Oxygen signaling is critical for stem cell regulation, and oxidative stress-induced stem cell apoptosis decreases the efficiency of stem cell therapy. Hypoxia activates O-linked β-N-acetyl glucosaminylation (O-GlcNAcylation) of stem cells, which contributes to regulation of cellular metabolism, as well as cell fate. Our study investigated the role of O-GlcNAcylation via glucosamine in the protection of hypoxia-induced apoptosis of mouse embryonic stem cells (mESCs). Hypoxia increased mESCs apoptosis in a time-dependent manner. Moreover, hypoxia also slightly increased the O-GlcNAc level. Glucosamine treatment further enhanced the O-GlcNAc level and prevented hypoxia-induced mESC apoptosis, which was suppressed by O-GlcNAc transferase inhibitors.
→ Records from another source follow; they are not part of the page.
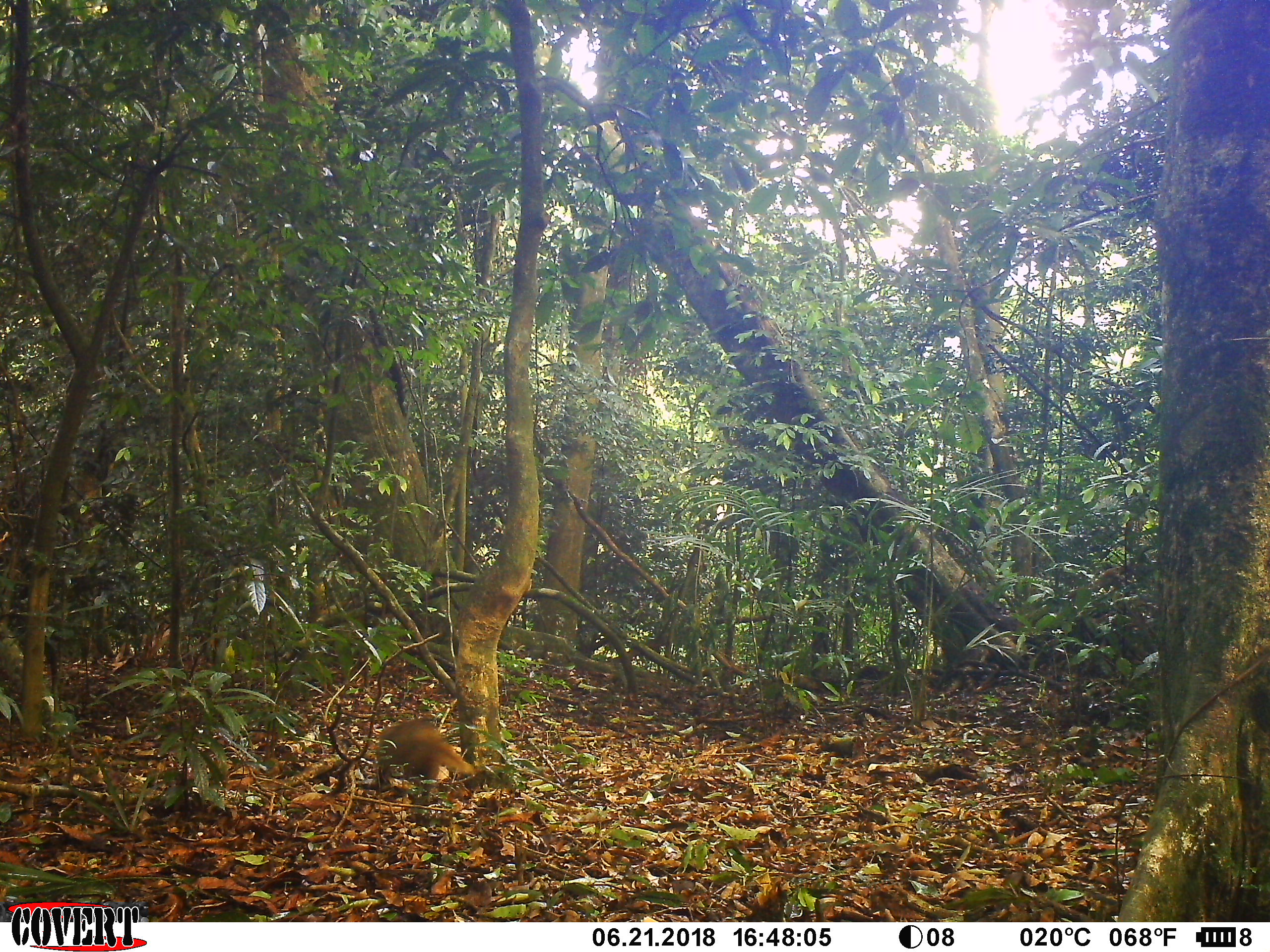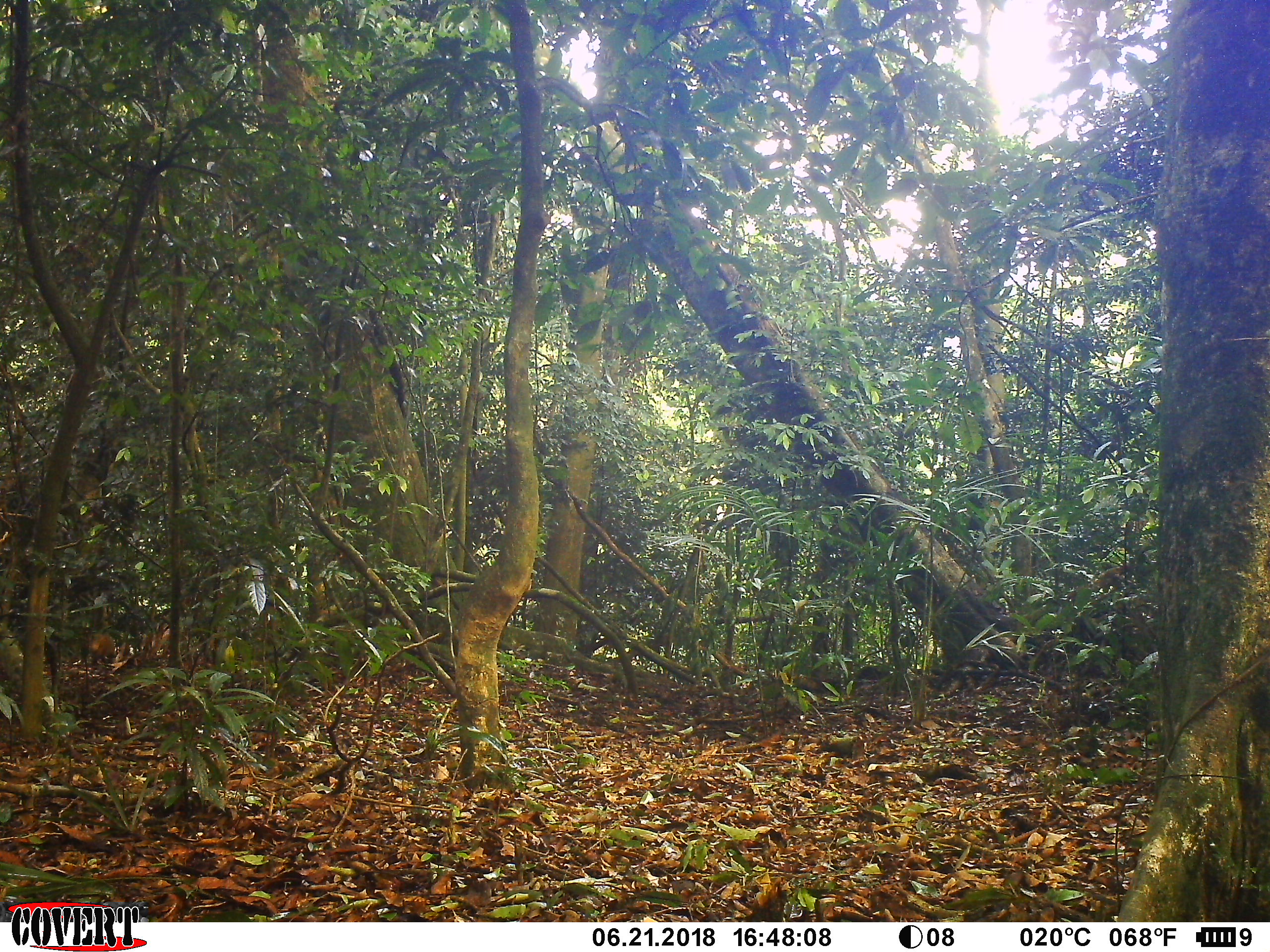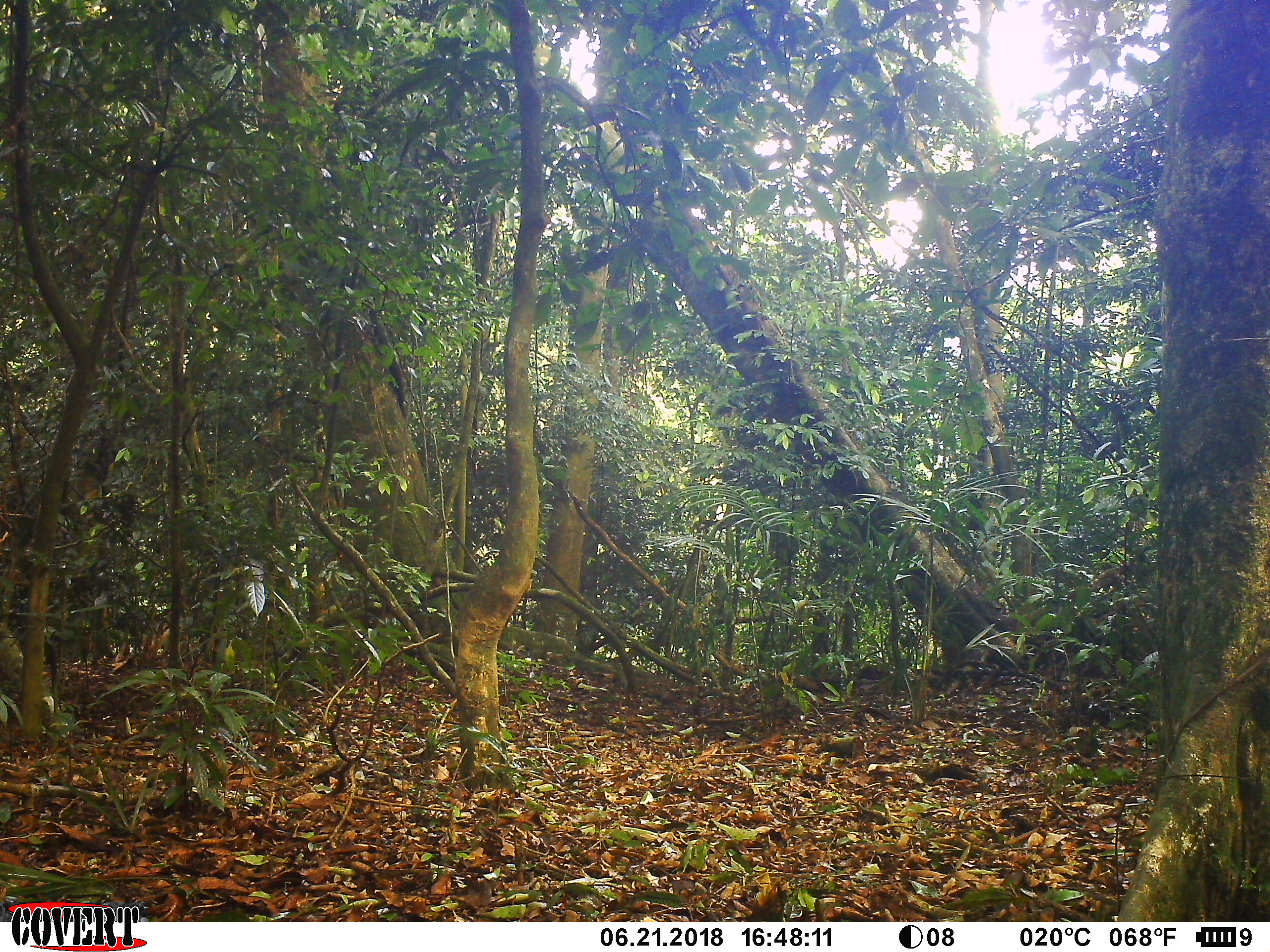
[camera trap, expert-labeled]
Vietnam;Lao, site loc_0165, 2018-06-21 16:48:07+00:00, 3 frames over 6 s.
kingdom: Animalia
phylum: Chordata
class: Mammalia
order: Carnivora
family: Herpestidae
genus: Urva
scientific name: Urva urva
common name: crab-eating mongoose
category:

In addition, hypoxia regulated several lipid metabolic enzymes, whereas glucosamine increased expression of glycerol-3-phosphate acyltransferase-1 (GPAT1), a lipid metabolic enzyme producing lysophosphatidic acid (LPA). In addition, glucosamine-increased O-GlcNAcylation of Sp1, which subsequently leads to Sp1 nuclear translocation and GPAT1 expression. Silencing of GPAT1 by gpat1 siRNA transfection reduced glucosamine-mediated anti-apoptosis in mESCs and reduced mammalian target of rapamycin (mTOR) phosphorylation. Indeed, LPA prevented mESCs from undergoing hypoxia-induced apoptosis and increased phosphorylation of mTOR and its substrates (S6K1 and 4EBP1). Moreover, mTOR inactivation by rapamycin (mTOR inhibitor) increased pro-apoptotic proteins expressions and mESC apoptosis. Furthermore, transplantation of non-targeting siRNA and glucosamine-treated mESCs increased cell survival and inhibited flap necrosis in mouse skin flap model. Conversely, silencing of GPAT1 expression reversed those glucosamine effects. In conclusion, enhancing O-GlcNAcylation of Sp1 by glucosamine stimulates GPAT1 expression, which leads to inhibition of hypoxia-induced mESC apoptosis via mTOR activation.
氧信号传导对干细胞调节至关重要,而氧化应激诱导的干细胞凋亡会降低干细胞治疗的效率。缺氧会激活干细胞的O-连接β-N-乙酰葡糖胺化(O-GlcNAcylation),这有助于调节细胞代谢以及细胞命运。我们的研究通过葡糖胺探讨了O-GlcNAcylation在保护小鼠胚胎干细胞(mESCs)免受缺氧诱导凋亡中的作用。缺氧以时间依赖性方式增加mESCs凋亡。此外,缺氧也会轻微增加O-GlcNAc水平。葡糖胺处理进一步提高了O-GlcNAc水平,并防止了缺氧诱导的mESC凋亡,而O-GlcNAc转移酶抑制剂可抑制这种作用。此外,缺氧调节了几种脂质代谢酶,而葡糖胺增加了甘油-3-磷酸酰基转移酶-1(GPAT1)的表达,GPAT1是一种产生溶血磷脂酸(LPA)的脂质代谢酶。此外,葡糖胺增加了Sp1的O-GlcNAcylation,随后导致Sp1核转位和GPAT1表达。通过gpat1 siRNA转染沉默GPAT1可降低葡糖胺介导的mESCs抗凋亡作用,并降低雷帕霉素哺乳动物靶标(mTOR)的磷酸化。事实上,LPA可防止mESCs发生缺氧诱导的凋亡,并增加mTOR及其底物(S6K1和4EBP1)的磷酸化。此外,雷帕霉素(mTOR抑制剂)使mTOR失活会增加促凋亡蛋白的表达和mESC凋亡。此外,在小鼠皮瓣模型中,移植非靶向siRNA和经葡糖胺处理的mESCs可提高细胞存活率并抑制皮瓣坏死。相反,沉默GPAT1表达可逆转这些葡糖胺的作用。总之,葡糖胺增强Sp1的O-GlcNAcylation会刺激GPAT1表达,从而通过mTOR激活抑制缺氧诱导的mESC凋亡。